- Tujuan
Tulis ulang semua baris di bawah dengan mengganti "pixel" menjadi "point" dan membiarkan bagian lain tetap sama. Jangan sertakan gambar dalam jawaban.

___ Bahan tugas ___

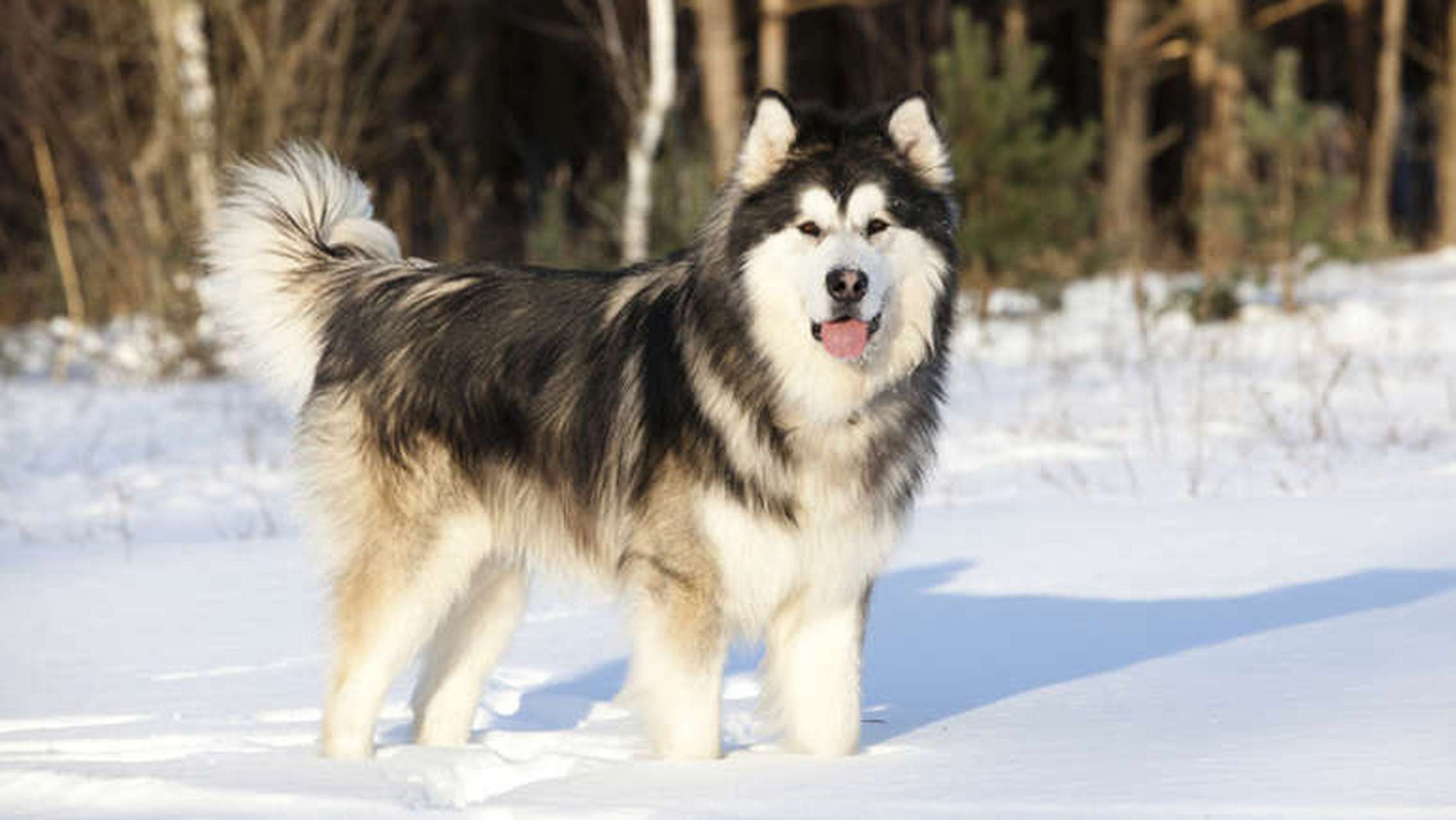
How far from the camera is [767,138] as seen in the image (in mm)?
3738

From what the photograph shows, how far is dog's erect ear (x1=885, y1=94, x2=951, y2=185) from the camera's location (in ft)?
12.4

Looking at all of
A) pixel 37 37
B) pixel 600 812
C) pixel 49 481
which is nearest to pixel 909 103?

___

- Hasil latihan
How far from the camera is [767,138] as seen in the image (in mm)?
3738

From what the photograph shows, how far is dog's erect ear (x1=885, y1=94, x2=951, y2=185) from the camera's location (in ft)?
12.4

Looking at all of
A) point 37 37
B) point 600 812
C) point 49 481
which is nearest to point 909 103?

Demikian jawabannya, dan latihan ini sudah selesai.